**Prompt**
Type out the whole listing again exactly, pictures omitted.

**Data for review**
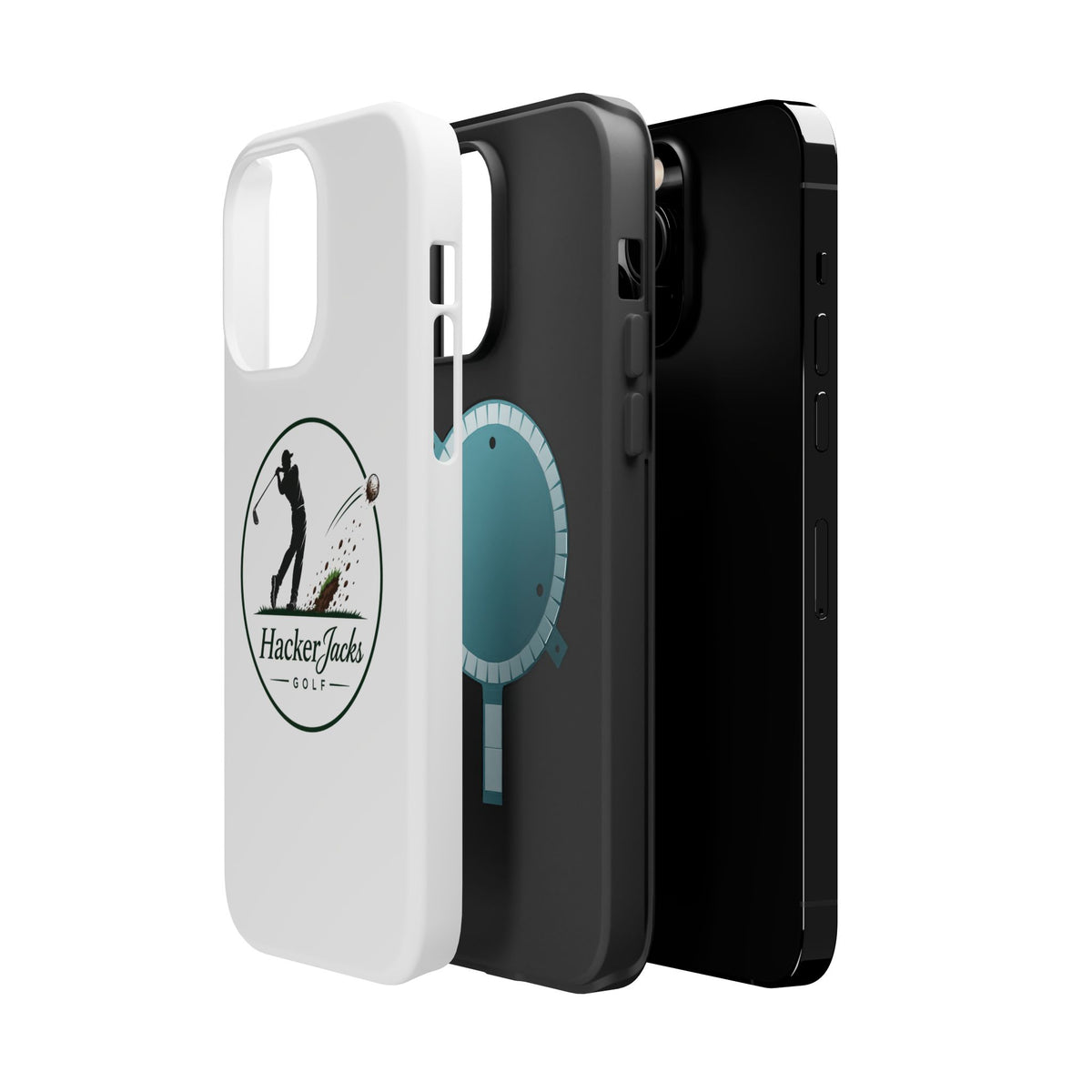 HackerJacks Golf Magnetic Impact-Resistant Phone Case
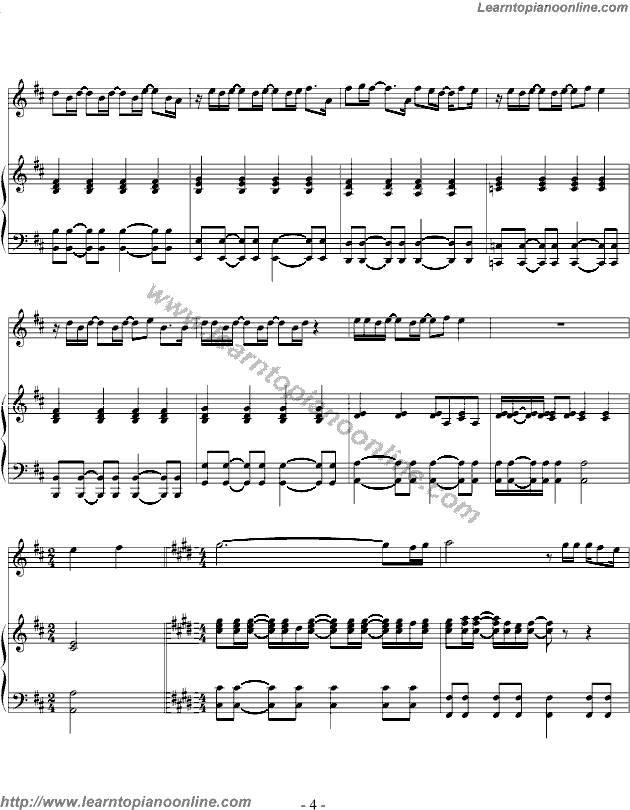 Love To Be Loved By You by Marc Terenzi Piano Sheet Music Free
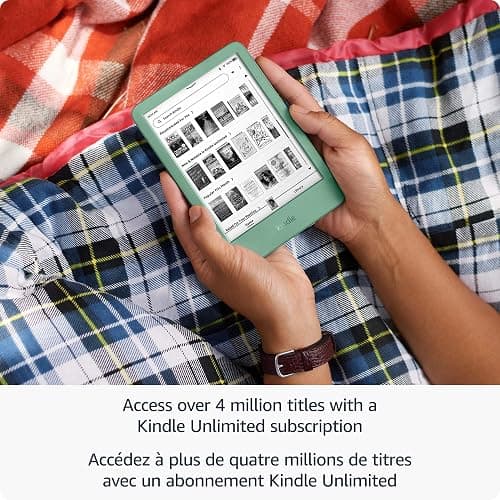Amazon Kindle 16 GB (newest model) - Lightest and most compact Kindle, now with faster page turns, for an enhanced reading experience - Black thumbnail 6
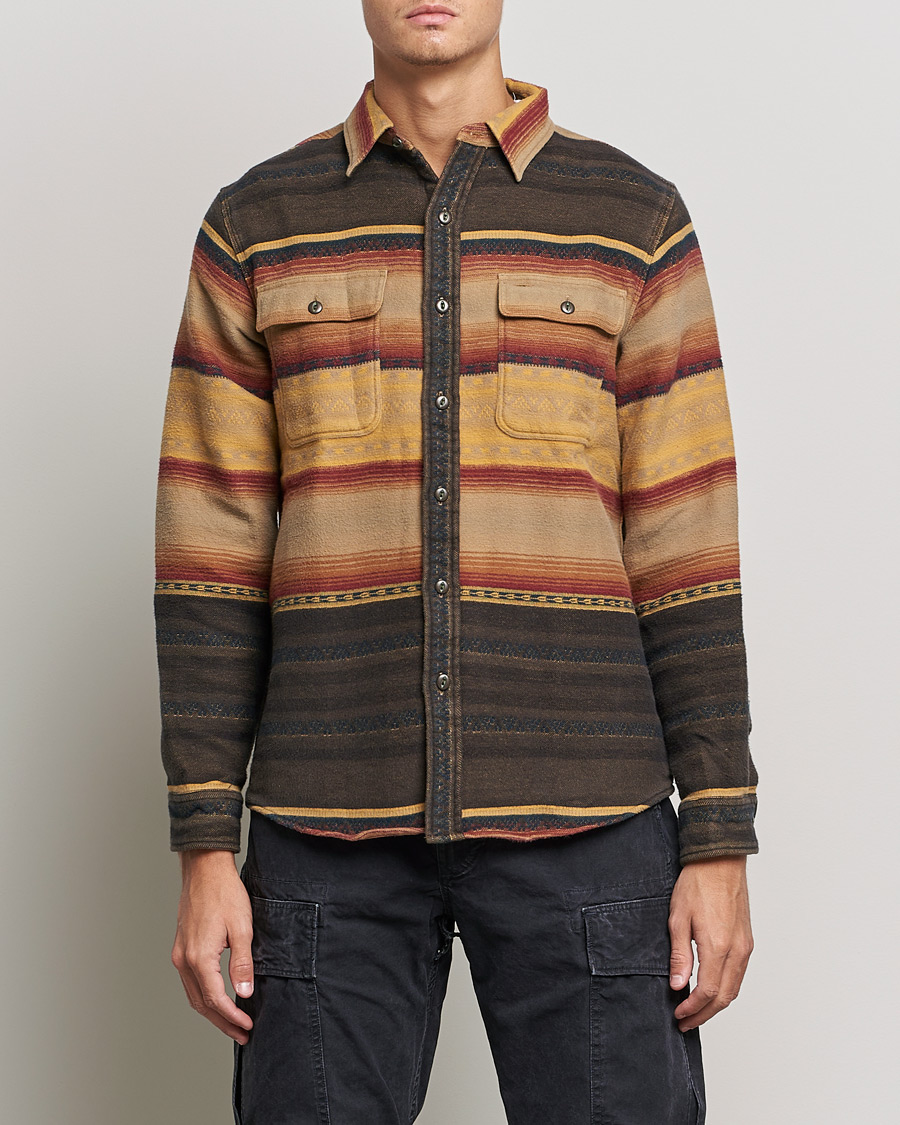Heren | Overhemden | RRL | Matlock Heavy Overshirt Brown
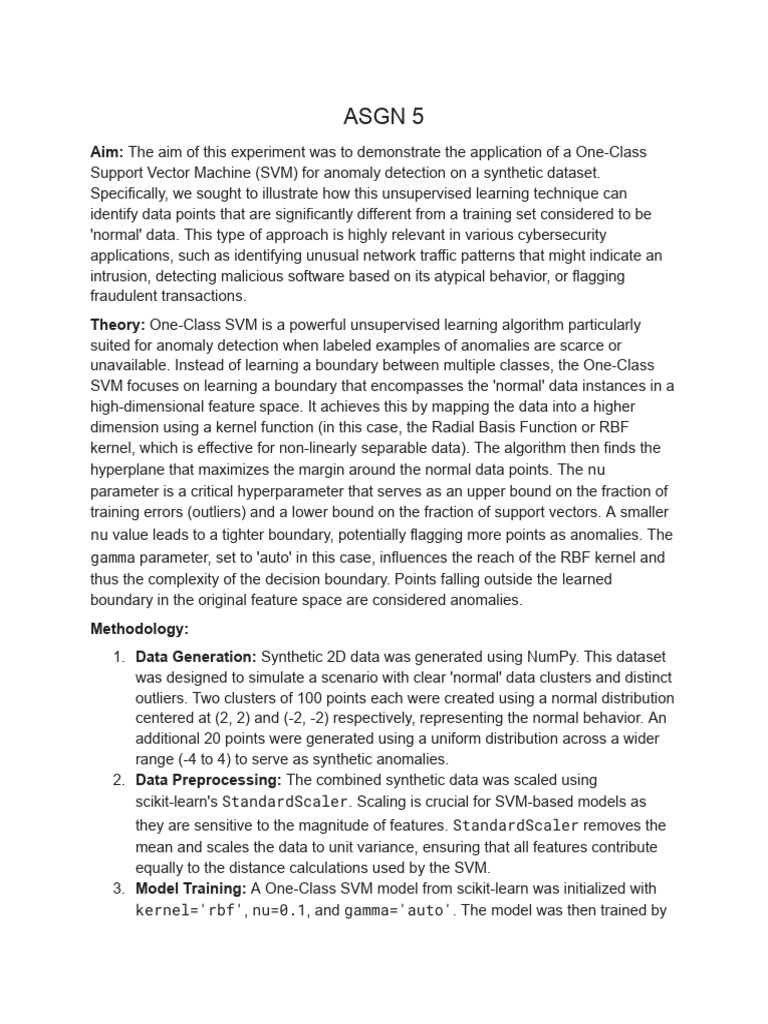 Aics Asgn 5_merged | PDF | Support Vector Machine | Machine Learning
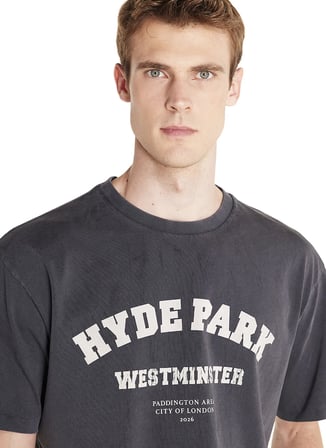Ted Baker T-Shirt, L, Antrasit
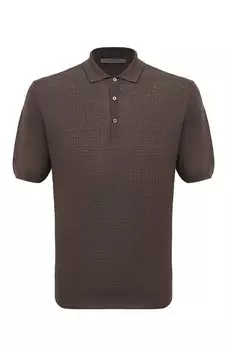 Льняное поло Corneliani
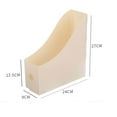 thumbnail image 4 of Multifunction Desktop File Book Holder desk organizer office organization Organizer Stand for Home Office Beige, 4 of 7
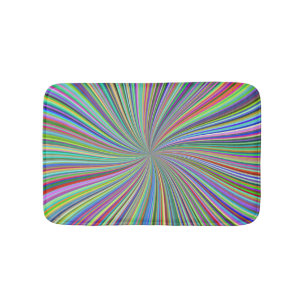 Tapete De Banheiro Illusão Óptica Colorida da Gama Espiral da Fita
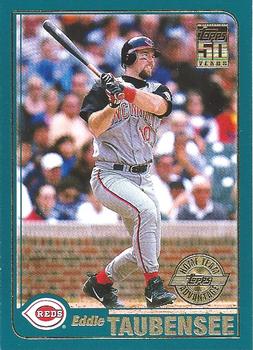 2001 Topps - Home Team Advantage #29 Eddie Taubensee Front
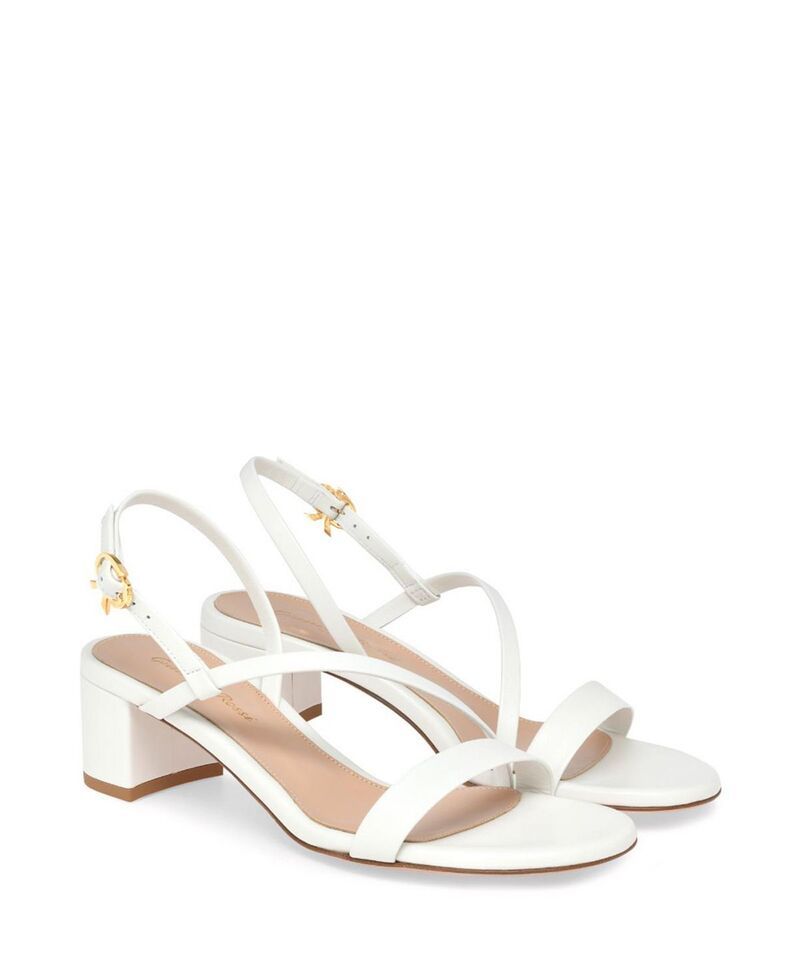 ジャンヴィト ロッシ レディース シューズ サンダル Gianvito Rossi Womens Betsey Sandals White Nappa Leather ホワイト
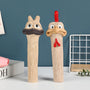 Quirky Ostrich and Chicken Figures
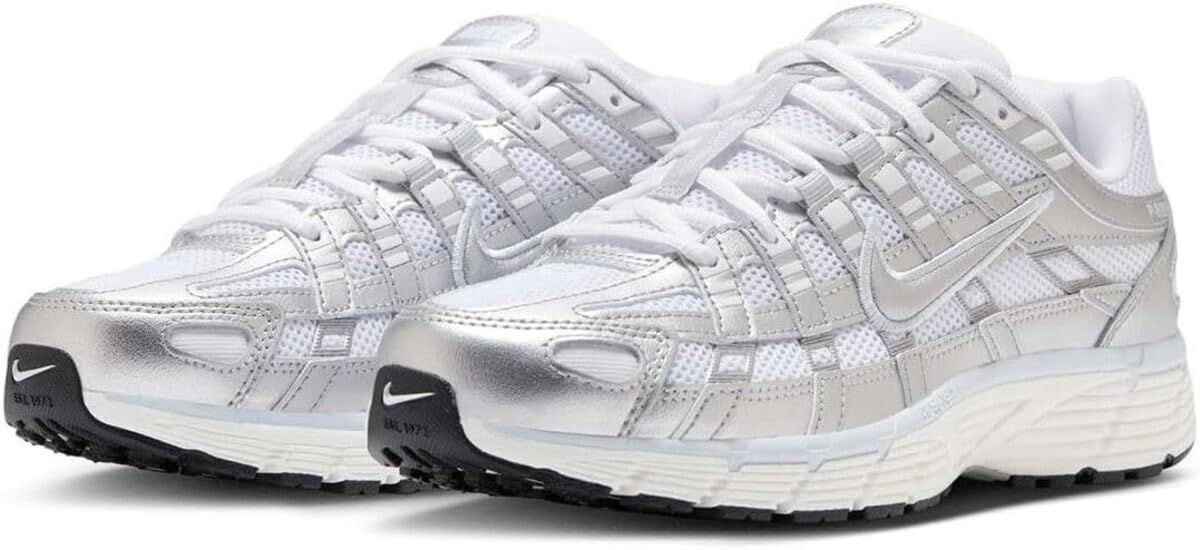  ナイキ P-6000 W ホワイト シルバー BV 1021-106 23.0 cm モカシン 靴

**Written reply**
 HackerJacks Golf Magnetic Impact-Resistant Phone Case
 Love To Be Loved By You by Marc Terenzi Piano Sheet Music Free
Amazon Kindle 16 GB (newest model) - Lightest and most compact Kindle, now with faster page turns, for an enhanced reading experience - Black thumbnail 6
Heren | Overhemden | RRL | Matlock Heavy Overshirt Brown
 Aics Asgn 5_merged | PDF | Support Vector Machine | Machine Learning
Ted Baker T-Shirt, L, Antrasit
 Льняное поло Corneliani
 thumbnail image 4 of Multifunction Desktop File Book Holder desk organizer office organization Organizer Stand for Home Office Beige, 4 of 7
 Tapete De Banheiro Illusão Óptica Colorida da Gama Espiral da Fita
 2001 Topps - Home Team Advantage #29 Eddie Taubensee Front
 ジャンヴィト ロッシ レディース シューズ サンダル Gianvito Rossi Womens Betsey Sandals White Nappa Leather ホワイト
 Quirky Ostrich and Chicken Figures
  ナイキ P-6000 W ホワイト シルバー BV 1021-106 23.0 cm モカシン 靴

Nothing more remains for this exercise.